Reproduce the listing below verbatim, line for line, and leave out the pictures.

_ _ _

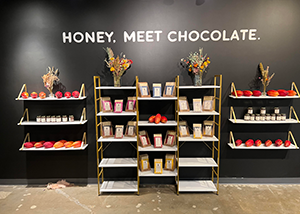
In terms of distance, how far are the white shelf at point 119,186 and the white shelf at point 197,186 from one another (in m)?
0.82

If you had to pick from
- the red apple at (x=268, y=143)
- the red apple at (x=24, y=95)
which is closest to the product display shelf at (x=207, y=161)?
the red apple at (x=268, y=143)

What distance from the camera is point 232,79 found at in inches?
141

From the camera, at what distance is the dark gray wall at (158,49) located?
344cm

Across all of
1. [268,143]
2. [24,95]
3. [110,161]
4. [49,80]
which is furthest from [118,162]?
[268,143]

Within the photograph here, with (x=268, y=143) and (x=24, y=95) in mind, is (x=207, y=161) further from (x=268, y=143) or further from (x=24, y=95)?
(x=24, y=95)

_ _ _

▶ Reply to the task:
In terms of distance, how far are the white shelf at point 119,186 and the white shelf at point 197,186 from one another (in m)?
0.82

If you had to pick from
- the red apple at (x=268, y=143)
- the red apple at (x=24, y=95)
which is closest to the product display shelf at (x=207, y=161)?
the red apple at (x=268, y=143)

What distance from the camera is point 232,79 found at in inches?
141

From the camera, at what distance is the dark gray wall at (158,49) located?
344cm

Across all of
1. [268,143]
2. [24,95]
3. [110,161]
4. [49,80]
which is furthest from [118,162]?
[268,143]

Within the photograph here, with (x=268, y=143) and (x=24, y=95) in mind, is (x=207, y=161) further from (x=268, y=143) or further from (x=24, y=95)?
(x=24, y=95)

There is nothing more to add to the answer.